— Start of Stored rows —
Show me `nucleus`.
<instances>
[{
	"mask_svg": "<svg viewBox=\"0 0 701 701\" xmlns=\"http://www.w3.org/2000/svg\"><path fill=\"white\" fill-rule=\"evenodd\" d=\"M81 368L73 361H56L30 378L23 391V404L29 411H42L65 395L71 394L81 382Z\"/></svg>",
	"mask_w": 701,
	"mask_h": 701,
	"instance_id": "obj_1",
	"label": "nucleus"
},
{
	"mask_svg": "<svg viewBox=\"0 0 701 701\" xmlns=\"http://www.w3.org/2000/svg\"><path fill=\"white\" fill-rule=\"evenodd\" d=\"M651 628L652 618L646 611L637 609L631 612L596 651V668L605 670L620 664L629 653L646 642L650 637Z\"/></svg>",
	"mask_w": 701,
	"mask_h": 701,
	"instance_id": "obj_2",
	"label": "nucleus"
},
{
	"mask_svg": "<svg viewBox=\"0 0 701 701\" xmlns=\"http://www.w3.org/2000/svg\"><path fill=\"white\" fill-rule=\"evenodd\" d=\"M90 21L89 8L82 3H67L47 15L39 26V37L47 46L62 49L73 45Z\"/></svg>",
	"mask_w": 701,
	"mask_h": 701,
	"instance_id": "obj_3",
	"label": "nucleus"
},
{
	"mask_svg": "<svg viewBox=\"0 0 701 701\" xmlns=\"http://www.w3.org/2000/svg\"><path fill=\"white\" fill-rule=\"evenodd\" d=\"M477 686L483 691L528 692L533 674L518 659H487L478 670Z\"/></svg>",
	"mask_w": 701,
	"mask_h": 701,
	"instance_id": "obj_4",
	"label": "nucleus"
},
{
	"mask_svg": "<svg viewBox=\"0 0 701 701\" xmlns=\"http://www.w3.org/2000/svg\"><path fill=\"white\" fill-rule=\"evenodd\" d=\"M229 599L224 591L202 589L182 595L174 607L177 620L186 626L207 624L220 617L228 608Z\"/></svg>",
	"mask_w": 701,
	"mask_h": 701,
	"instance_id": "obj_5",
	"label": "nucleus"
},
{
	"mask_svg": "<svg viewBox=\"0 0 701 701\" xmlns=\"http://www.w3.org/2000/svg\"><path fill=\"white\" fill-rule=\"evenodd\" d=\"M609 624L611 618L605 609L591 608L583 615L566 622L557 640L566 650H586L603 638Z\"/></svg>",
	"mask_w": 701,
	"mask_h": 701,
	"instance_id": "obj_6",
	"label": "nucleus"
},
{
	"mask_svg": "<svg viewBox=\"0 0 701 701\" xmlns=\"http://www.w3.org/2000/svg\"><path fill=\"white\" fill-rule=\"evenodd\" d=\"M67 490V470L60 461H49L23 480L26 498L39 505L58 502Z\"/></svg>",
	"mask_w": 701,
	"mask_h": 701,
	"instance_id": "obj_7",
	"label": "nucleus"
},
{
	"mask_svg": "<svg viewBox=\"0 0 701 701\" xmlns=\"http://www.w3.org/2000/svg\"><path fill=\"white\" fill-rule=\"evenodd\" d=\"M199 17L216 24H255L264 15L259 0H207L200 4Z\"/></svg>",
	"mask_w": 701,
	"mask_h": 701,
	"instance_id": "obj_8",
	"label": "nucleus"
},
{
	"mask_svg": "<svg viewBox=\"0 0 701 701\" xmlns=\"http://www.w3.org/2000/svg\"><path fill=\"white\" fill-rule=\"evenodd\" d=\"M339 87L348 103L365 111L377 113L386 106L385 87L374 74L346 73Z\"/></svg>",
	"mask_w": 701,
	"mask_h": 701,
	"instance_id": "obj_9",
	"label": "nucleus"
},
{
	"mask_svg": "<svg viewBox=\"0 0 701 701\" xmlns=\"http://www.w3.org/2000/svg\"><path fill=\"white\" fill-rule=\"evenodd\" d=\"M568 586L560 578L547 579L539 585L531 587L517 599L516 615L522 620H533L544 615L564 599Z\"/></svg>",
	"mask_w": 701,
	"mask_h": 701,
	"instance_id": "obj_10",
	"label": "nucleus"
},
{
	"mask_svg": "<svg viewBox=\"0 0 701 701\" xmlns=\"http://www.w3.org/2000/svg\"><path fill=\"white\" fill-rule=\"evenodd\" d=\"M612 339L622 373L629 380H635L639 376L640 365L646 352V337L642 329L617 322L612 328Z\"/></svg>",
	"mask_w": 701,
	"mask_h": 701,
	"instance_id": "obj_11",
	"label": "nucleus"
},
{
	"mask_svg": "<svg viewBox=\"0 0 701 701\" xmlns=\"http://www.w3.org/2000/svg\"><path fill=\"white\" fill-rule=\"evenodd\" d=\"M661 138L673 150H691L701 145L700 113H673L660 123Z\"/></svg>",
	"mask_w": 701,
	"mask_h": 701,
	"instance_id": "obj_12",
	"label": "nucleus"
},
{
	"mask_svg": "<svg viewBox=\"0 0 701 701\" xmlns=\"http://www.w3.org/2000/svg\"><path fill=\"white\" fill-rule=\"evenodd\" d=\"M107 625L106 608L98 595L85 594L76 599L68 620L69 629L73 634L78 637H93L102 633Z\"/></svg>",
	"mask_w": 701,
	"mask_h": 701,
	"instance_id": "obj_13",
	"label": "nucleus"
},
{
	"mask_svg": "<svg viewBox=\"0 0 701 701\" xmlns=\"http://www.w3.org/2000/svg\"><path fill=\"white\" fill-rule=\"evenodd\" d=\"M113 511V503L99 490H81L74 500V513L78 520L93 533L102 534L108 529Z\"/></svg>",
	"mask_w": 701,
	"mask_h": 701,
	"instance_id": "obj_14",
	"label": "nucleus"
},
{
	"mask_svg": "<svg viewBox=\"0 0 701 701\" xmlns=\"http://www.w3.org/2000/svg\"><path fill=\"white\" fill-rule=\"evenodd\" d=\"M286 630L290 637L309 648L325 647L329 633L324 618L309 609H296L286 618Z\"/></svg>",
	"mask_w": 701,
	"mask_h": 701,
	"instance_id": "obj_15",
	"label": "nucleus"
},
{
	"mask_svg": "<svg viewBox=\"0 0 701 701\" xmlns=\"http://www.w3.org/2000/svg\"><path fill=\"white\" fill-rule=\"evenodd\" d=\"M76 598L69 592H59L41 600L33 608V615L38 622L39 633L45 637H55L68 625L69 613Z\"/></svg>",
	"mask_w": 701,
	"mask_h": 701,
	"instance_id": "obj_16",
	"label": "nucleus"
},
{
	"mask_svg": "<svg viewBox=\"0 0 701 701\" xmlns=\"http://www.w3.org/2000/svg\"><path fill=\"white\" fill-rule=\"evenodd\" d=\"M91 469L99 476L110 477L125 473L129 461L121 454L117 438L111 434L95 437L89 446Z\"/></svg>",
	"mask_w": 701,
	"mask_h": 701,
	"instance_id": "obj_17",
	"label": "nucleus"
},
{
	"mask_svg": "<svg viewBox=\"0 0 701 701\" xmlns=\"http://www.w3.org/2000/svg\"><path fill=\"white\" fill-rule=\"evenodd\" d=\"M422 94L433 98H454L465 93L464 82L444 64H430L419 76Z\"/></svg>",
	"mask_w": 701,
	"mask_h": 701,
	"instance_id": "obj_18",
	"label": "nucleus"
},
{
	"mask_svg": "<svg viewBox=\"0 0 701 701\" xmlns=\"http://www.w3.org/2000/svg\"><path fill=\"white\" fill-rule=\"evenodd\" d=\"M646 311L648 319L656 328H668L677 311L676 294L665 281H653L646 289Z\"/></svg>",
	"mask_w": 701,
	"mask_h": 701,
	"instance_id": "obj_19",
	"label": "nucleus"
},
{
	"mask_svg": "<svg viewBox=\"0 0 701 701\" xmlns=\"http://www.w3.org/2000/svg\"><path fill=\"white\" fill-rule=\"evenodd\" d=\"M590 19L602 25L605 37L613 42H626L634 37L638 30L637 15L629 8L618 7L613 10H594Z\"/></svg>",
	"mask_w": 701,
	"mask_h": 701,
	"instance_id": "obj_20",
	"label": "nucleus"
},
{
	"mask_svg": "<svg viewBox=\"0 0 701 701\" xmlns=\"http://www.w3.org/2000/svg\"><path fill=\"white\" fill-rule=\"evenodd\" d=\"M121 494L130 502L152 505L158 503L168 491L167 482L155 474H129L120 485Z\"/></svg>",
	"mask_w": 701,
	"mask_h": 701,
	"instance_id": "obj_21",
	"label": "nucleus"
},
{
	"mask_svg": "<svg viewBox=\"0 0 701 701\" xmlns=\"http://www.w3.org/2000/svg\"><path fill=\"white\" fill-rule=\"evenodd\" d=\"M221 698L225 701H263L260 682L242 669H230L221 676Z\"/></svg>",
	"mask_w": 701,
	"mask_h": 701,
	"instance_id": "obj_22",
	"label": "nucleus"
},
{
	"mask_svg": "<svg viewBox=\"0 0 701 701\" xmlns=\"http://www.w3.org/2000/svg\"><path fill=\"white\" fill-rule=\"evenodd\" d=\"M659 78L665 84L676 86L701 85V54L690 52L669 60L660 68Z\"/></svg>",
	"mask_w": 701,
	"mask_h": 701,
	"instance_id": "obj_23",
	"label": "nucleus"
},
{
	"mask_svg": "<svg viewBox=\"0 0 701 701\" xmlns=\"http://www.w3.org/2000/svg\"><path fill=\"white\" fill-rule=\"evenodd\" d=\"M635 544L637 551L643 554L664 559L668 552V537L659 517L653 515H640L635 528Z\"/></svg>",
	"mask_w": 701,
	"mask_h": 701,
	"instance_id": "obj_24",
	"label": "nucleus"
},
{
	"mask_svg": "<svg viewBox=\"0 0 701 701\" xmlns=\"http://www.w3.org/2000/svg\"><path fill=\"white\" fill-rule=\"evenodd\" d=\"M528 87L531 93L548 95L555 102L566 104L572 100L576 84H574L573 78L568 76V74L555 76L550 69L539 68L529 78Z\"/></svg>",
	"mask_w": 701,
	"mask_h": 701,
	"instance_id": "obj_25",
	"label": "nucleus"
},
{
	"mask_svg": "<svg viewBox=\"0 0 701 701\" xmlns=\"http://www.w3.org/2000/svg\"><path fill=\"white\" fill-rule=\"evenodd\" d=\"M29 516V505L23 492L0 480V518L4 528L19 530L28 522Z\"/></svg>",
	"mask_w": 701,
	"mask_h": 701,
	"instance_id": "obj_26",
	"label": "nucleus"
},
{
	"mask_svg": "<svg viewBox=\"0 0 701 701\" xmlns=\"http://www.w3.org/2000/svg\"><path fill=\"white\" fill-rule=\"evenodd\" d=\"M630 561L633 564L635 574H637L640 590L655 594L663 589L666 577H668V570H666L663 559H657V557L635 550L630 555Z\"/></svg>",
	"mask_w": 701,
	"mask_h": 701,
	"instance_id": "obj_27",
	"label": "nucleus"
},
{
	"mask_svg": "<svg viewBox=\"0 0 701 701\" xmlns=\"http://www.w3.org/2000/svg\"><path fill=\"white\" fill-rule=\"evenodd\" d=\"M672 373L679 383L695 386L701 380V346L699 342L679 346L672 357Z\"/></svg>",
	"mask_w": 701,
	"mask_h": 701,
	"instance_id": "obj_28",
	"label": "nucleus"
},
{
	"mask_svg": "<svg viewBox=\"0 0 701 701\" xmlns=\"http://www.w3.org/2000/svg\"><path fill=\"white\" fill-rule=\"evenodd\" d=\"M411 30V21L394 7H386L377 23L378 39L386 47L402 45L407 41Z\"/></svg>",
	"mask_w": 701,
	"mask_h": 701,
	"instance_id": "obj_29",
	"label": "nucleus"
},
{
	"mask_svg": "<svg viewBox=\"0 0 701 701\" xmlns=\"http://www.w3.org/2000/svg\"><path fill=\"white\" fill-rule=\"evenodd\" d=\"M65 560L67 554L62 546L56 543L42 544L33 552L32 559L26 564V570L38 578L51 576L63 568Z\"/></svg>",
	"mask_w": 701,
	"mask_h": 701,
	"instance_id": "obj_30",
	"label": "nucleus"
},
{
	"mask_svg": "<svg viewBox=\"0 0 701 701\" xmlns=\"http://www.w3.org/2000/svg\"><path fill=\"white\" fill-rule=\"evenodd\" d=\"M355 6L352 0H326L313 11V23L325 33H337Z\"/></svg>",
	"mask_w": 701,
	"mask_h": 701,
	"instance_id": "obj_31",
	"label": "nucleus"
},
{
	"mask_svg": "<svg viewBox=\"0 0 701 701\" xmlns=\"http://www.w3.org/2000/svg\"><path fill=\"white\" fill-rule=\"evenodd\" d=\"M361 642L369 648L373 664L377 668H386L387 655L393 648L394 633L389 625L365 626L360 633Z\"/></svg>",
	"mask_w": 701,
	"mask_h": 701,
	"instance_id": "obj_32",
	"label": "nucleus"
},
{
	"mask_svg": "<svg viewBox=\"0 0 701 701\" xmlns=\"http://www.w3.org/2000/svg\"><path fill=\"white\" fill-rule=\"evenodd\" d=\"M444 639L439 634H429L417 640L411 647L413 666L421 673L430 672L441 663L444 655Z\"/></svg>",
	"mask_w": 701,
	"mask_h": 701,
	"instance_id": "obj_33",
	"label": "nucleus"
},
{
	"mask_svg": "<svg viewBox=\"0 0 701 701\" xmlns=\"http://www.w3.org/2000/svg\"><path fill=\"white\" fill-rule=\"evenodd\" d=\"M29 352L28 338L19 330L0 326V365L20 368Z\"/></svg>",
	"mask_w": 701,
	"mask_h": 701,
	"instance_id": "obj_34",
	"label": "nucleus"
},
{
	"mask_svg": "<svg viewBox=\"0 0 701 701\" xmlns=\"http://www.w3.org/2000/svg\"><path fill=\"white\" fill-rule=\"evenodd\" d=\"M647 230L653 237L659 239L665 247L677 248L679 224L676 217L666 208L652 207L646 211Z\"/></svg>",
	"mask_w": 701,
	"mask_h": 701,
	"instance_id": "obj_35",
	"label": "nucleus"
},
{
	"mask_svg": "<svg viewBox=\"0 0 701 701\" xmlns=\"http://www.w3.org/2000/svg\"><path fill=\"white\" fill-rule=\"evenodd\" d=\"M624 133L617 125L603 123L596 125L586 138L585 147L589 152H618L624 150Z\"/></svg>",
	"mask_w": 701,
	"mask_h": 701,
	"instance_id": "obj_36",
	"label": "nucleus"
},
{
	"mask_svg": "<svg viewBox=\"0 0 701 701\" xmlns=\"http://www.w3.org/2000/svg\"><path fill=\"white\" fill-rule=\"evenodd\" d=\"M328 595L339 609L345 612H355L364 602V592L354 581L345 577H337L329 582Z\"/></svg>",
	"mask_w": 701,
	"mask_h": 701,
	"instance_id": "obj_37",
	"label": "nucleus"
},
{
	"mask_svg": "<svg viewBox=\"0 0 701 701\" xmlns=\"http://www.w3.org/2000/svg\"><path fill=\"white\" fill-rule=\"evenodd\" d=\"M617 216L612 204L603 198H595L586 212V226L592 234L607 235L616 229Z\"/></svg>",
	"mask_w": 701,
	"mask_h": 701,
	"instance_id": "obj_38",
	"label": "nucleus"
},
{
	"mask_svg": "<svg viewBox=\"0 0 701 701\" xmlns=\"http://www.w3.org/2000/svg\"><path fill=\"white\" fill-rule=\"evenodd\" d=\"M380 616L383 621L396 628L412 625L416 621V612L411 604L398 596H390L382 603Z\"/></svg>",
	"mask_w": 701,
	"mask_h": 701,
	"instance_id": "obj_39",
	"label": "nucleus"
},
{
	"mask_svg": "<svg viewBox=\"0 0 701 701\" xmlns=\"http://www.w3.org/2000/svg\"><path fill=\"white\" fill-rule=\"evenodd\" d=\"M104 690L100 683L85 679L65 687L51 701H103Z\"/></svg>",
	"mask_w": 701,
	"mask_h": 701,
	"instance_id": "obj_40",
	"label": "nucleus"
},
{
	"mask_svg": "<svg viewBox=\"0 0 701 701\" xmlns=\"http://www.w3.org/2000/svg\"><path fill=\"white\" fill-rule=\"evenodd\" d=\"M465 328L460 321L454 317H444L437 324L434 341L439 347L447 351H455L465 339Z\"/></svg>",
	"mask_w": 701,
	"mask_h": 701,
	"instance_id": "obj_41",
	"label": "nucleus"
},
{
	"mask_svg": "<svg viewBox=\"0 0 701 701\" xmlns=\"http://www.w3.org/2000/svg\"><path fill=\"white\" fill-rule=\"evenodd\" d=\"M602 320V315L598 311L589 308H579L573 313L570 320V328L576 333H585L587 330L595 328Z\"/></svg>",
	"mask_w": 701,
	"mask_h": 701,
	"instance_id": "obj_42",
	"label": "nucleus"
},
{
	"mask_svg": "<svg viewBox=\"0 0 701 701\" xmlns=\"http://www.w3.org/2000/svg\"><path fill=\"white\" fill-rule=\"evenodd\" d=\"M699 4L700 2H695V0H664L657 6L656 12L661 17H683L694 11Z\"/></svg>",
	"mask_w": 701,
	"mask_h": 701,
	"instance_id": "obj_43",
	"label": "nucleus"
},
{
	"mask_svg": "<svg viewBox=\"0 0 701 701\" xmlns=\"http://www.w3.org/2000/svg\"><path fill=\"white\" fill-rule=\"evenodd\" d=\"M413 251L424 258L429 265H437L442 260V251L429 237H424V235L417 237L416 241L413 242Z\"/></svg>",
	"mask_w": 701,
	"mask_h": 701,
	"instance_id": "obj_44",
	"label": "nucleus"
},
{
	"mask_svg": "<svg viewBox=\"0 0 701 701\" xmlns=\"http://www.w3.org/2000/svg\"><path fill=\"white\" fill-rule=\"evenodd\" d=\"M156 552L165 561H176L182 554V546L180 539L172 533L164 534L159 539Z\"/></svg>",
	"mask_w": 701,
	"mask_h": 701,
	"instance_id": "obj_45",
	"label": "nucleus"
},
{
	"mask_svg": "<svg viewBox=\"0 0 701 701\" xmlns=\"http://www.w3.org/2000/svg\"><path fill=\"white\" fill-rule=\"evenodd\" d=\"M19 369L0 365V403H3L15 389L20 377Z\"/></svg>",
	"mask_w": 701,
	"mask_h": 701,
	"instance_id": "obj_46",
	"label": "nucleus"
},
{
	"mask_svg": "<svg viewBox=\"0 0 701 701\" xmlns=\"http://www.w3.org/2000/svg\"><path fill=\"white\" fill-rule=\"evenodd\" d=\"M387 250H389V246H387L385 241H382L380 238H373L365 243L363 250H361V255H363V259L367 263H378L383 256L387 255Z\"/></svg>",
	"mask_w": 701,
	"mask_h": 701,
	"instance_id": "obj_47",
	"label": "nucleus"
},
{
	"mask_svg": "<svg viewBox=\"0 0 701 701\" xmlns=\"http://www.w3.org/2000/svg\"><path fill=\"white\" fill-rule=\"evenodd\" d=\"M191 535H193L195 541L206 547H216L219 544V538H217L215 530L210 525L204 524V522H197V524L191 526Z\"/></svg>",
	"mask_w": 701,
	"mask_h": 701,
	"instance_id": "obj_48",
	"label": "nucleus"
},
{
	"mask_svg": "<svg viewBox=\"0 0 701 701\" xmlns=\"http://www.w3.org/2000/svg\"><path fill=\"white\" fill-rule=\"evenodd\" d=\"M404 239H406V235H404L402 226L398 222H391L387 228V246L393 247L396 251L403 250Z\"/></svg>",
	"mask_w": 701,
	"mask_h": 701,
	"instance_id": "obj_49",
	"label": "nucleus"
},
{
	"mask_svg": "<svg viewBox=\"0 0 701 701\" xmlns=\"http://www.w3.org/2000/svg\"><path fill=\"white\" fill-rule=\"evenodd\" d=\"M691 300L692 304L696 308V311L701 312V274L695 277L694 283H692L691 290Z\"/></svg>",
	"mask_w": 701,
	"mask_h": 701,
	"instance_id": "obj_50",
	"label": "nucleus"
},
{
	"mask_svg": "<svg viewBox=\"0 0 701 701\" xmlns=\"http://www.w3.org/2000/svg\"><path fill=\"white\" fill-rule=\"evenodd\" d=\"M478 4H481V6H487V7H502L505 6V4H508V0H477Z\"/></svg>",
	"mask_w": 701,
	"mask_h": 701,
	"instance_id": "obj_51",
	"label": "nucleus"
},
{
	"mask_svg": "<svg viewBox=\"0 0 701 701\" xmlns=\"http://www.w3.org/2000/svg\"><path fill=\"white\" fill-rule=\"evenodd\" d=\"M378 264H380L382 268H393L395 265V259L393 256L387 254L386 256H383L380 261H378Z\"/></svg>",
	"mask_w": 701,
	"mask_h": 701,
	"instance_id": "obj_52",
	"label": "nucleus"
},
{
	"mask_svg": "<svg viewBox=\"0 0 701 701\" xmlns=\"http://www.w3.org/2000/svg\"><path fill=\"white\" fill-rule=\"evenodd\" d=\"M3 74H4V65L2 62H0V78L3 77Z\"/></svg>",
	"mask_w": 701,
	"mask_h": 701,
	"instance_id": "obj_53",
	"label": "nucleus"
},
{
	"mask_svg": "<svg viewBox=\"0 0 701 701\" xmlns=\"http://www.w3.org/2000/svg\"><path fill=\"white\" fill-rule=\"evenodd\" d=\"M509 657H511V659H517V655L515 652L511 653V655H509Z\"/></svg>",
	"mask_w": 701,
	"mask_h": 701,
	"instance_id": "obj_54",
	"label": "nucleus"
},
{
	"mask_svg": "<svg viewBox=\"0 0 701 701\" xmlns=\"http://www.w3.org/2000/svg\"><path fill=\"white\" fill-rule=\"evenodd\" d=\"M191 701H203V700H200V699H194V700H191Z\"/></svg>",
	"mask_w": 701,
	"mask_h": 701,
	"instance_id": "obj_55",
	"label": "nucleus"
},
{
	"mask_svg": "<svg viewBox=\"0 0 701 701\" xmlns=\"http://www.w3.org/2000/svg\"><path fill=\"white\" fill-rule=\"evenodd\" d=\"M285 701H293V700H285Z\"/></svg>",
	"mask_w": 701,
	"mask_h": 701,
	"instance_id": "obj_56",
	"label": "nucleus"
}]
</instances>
— End of Stored rows —
Exercise description: Please arrange the records from their first line through the line containing "624L611 618L605 609L591" as a numbered list, leaving out any blank lines.

Solution to this problem:
1. Show me `nucleus`.
2. <instances>
3. [{
4. 	"mask_svg": "<svg viewBox=\"0 0 701 701\" xmlns=\"http://www.w3.org/2000/svg\"><path fill=\"white\" fill-rule=\"evenodd\" d=\"M81 368L73 361H56L30 378L23 391V404L29 411H42L65 395L71 394L81 382Z\"/></svg>",
5. 	"mask_w": 701,
6. 	"mask_h": 701,
7. 	"instance_id": "obj_1",
8. 	"label": "nucleus"
9. },
10. {
11. 	"mask_svg": "<svg viewBox=\"0 0 701 701\" xmlns=\"http://www.w3.org/2000/svg\"><path fill=\"white\" fill-rule=\"evenodd\" d=\"M651 628L652 618L646 611L637 609L631 612L596 651V668L605 670L620 664L629 653L646 642L650 637Z\"/></svg>",
12. 	"mask_w": 701,
13. 	"mask_h": 701,
14. 	"instance_id": "obj_2",
15. 	"label": "nucleus"
16. },
17. {
18. 	"mask_svg": "<svg viewBox=\"0 0 701 701\" xmlns=\"http://www.w3.org/2000/svg\"><path fill=\"white\" fill-rule=\"evenodd\" d=\"M90 21L89 8L82 3H67L47 15L39 26V37L47 46L62 49L73 45Z\"/></svg>",
19. 	"mask_w": 701,
20. 	"mask_h": 701,
21. 	"instance_id": "obj_3",
22. 	"label": "nucleus"
23. },
24. {
25. 	"mask_svg": "<svg viewBox=\"0 0 701 701\" xmlns=\"http://www.w3.org/2000/svg\"><path fill=\"white\" fill-rule=\"evenodd\" d=\"M477 686L483 691L528 692L533 674L518 659H487L478 670Z\"/></svg>",
26. 	"mask_w": 701,
27. 	"mask_h": 701,
28. 	"instance_id": "obj_4",
29. 	"label": "nucleus"
30. },
31. {
32. 	"mask_svg": "<svg viewBox=\"0 0 701 701\" xmlns=\"http://www.w3.org/2000/svg\"><path fill=\"white\" fill-rule=\"evenodd\" d=\"M229 599L224 591L202 589L182 595L174 607L177 620L186 626L207 624L220 617L228 608Z\"/></svg>",
33. 	"mask_w": 701,
34. 	"mask_h": 701,
35. 	"instance_id": "obj_5",
36. 	"label": "nucleus"
37. },
38. {
39. 	"mask_svg": "<svg viewBox=\"0 0 701 701\" xmlns=\"http://www.w3.org/2000/svg\"><path fill=\"white\" fill-rule=\"evenodd\" d=\"M609 624L611 618L605 609L591 608L583 615L566 622L557 640L566 650H586L603 638Z\"/></svg>",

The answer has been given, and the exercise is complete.